Have there been moments in the last 10 years or so when you felt like you were risking losing those people?

TWEEDY: There have been moments when I just want them to go away.

CLINE: When I joined, I remember you said that you felt there was a certain number of people, when you put out a new record, that would bail, and a bunch of new people would come in. I don’t know if that’s as true now, though.

TWEEDY: It isn’t as true now. Now, there seems to be some sort of core audience that is willing to go along with whatever permutations are gonna happen. They’ve been conditioned, or one of the things they like about the band is they expect it to not be the same, and it’s not.

CLINE: And now it’s whole families coming to gigs, too. We never saw that coming.

I’ve been to a Wilco gig with my parents before.

TWEEDY: And that’s adorable. How could you have a problem with that community? A bridge for generations to be connected. Still, that’s an unnatural state: to try and compete against yourself, with a new piece of art competing against something that has become a part of somebody’s family. Maybe that’s one of the reasons that it’s important to deny yourself some connection to that audience. I can’t allow myself to feel too comfortable in that. Because I want to reach out beyond that. 

It’s true that you guys have covered a lot of territory, but there’s something distinct and steady about your sensibility as a songwriter, and the way you all play together. Nothing I’ve ever heard that’s come out on a record has made me feel like the identity of Wilco is at risk of becoming less perceptible. Do you ever try things that feel like, “No this isn’t Wilco,” and shelve them for that reason?

TWEEDY: We’ve put things on records that aren’t comfortable to play. And we’ve either struggled to find a way to play them—because there’s some desire to conquer them, or a demand from an audience—or we’ve just left them behind, because it doesn’t fit the ensemble.

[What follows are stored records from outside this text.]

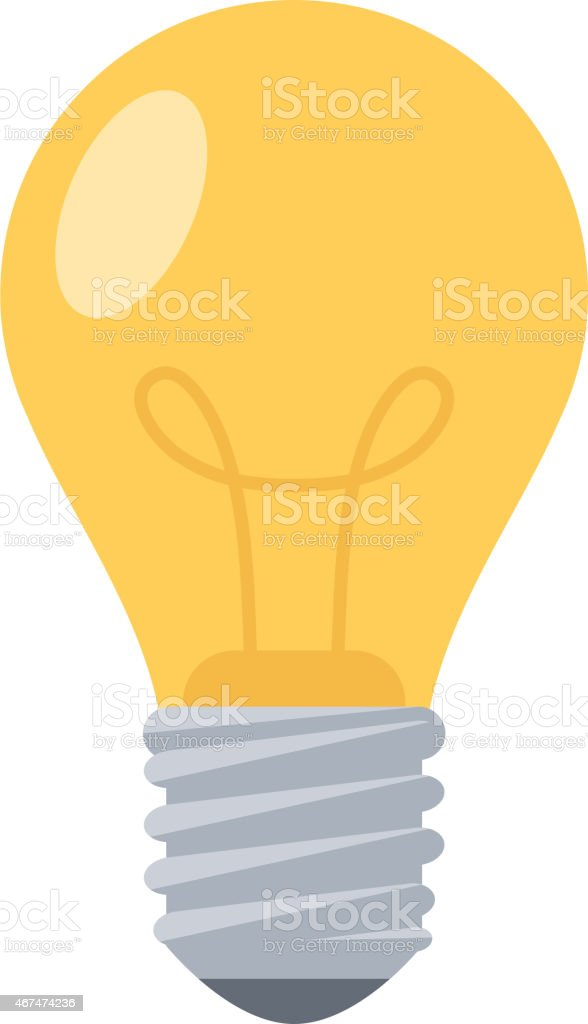 Lightbulb. vector art illustration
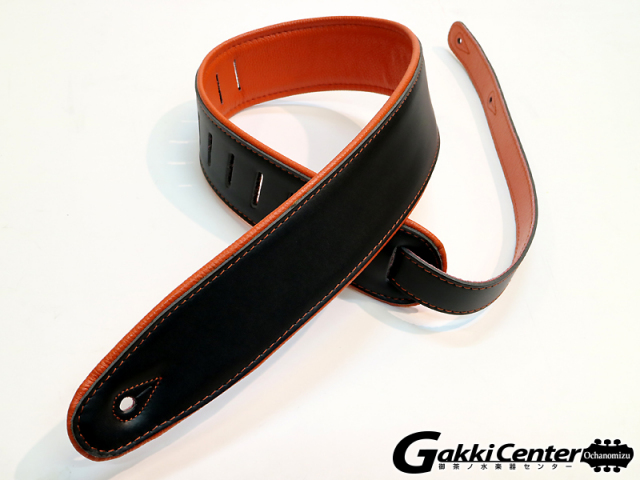 RENEGADE ギターストラップ Super Deluxe Rolled Edge Leather, Neoprene Insert. Black / Orange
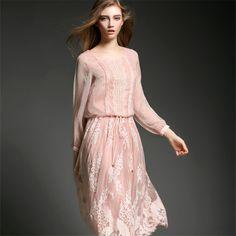 Элегантное женское платье макси, шелк+полиэстер, размеры S XL купить на AliExpress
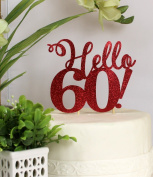All About Details Red Hello 60! Cake Topper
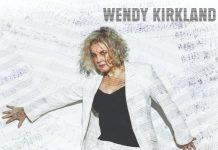 Wendy Kirkland - The Music's On Me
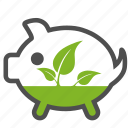 bio, eco, ecology, environment, green, guardar, nature, pig, plant, save icon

CLINE: Or it doesn’t fit into a set. One thing that’s predictable, so far, since at least the last 15 years, is that when we play live, we’re pretty much gonna rock, by the end. Just forget your troubles and cut loose, go to another place for awhile. And I think that as a result of that, there’s a lot of quirkier material that’s hard to fit into a set, without it being too circuitous a route for the audience members. Jeff slaves over a hot setlist nightly. It’s an effort to challenge and please at the same time, and have the trajectory toward that catharsis at the end.

TWEEDY: That’s a struggle that I’ve always felt internally. I aspire to write songs that are delicate, and nuanced, and subtle—all words that don’t necessarily make for a good show.

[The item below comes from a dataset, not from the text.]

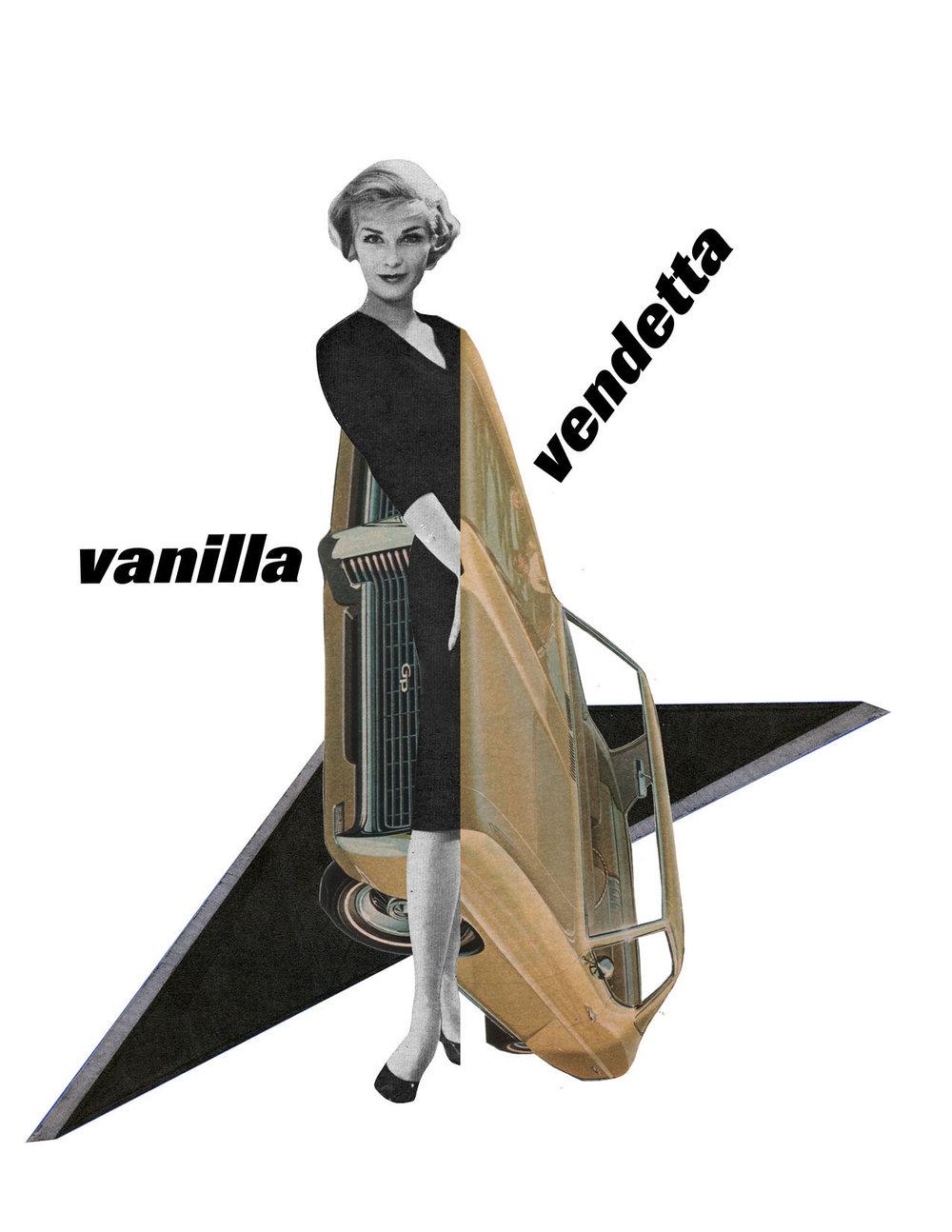 VANILLA VENDETTA.jpg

CLINE: Those are some of my favorite songs.

TWEEDY: And mine too. And if that was all I ever cared about, that would be all that we do, and we would have a much different performance style. But I feel so much of a responsibility, when I see that many people in one place. “Oh no, they’re all looking at me, and we’re supposed to …” But we can actually do that. We can make some music, we can make a racket, that might make everybody smile. And that’s a fucking crazy thing to turn your back on, and I’ve never had the stomach for it. I’m not saying other artists are being callous or withholding. I think some people can’t do it, and that’s fine, and some people refuse to, and that’s a discipline that I just don’t have. 

Generally, the songs on the new album are pretty subtle, pretty quiet. And the moments of obvious catharsis are pretty few. What do you think will happen when it’s time to put these songs in front of a live audience? 

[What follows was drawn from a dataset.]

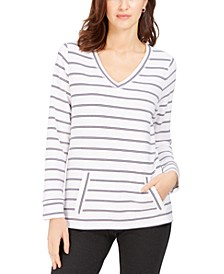 Striped V-Neck Tunic, Created for Macy's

TWEEDY: I think we’re gonna stand behind them. We’ve learned a little bit about ourselves, and how we’re able to shape some of the performances, the arc of the performances. I anticipate that we’ll make an effort to present these songs, either as a whole, or grouping them with songs from other records that will fit into this style of performance. And save some catharsis for the encore, or something. Maybe just try to withhold a little bit more than we have in the past. Maybe you’ll see some people complain about it, and then in five years, they’ll go, “Oh shit, Wilco’s rocking again! Let’s go!”

CLINE: It’s gonna be a challenge, I think, initially. Because of what we’re talking about: dynamics, and a lot of people in a big space. But we look forward to such challenges. The sort of reverse version was coming out and playing Star Wars from beginning to end, which was pretty rockin’. So I think it’s OK to do the opposite.

TWEEDY: Like, OK, you want to hear “Jesus, Etc.”? First you’re gonna have to listen to half an hour, at least, of our new record. 

On the other hand, something like “I Am Trying to Break Your Heart” is not that different from the quietness and starkness of some of these songs. And I imagine that’s something that a lot of people want to hear every night.

TWEEDY: Right. And it’s partially because we’ve played it a lot, we’ve stood behind it. And that’s what I’m getting at. In the past, there was a middle period of the band—I don’t know how long it lasted, but I feel like it’s passed now—where we were much more self-conscious about the lull that you feel when you play a new song in the set. Ultimately, I’m a pretty sensitive guy. If I get my feelings hurt onstage, or something, I’m not gonna do that. And we gave up on a lot of the songs, earlier on. Maybe Wilco (The Album), and even The Whole Love. We might have given up on a few songs too soon.

But doing the Star Wars thing, doing the same sort of thing with Schmilco—curating songs from the catalog that went well with the newer material—that taught me a lot. And now those songs have a totally different energy when we perform them. They have their own fanbase. 

Does the new record have anything to do with Beethoven?

TWEEDY: No. Just appropriating German culture. 

Wow. How perfect.

TWEEDY: “Ode to Joy” was a working title for one of the songs, I think either “Bright Leaves” or “Before Us.” And then it became the album title. At one point, I thought, “I can’t call it that.” It’s kind of like Star Wars or Schmilco: It’s gonna be perceived as being ironic, or somehow underselling this work. 

There was an appeal to me to underselling the last two albums, for lots of different reasons. The overall buildup to album cycles these days was really annoying to me, and I was witnessing a lot of other bands that had been around a while struggling to generate a buzz cycle, like you were saying, about their new records. And I didn’t want to participate in that. So I was like, “Wilco, schmilco, fuck this shit. Put me on the road.” 

But this one, I feel like it didn’t make much sense to try and undersell it. It has meaning to us. Not that the last two records didn’t. They did as well. But this one seems to be more a part of our moment. I don’t want to say it’s more important to us, but it feels like—I don’t know. We really tried hard! 

Tried harder? 

TWEEDY: Yeah. I think we tried harder. 

CLINE:
Also, we took a break. And a lot of stuff went down in those almost two years, to some extent in our personal lives, but especially in the world. So that’s a crucial aspect of this change in tone, or embrace of something that just seemed like jive hype before. 

TWEEDY:
The stakes feel higher. And I think it did a disservice to the last two records that we created the atmosphere of them being really low-stakes. There’s a lot more seriousness to those records than was maybe perceived by some people. 

CLINE:
Schmilco, to me, is a serious record. I know what you’re saying: The title is trying to scale it down, and not say, “This is our big new statement. It will certainly change your life, and the lives of many others.”

TWEEDY: Wilco Schmilco fit also because I felt like a lot of those songs were about shedding some identity, and maintaining a space for yourself to invent yourself. And that’s a difficult thing to do as a rock band that’s been around forever. I guess that’s what I’m trying to say about Ode to Joy. I don’t think we tried harder with the music on the new record, I think we tried harder at just exactly that self-invention. Schmilco is commenting on it, Ode to Joy is actually doing it.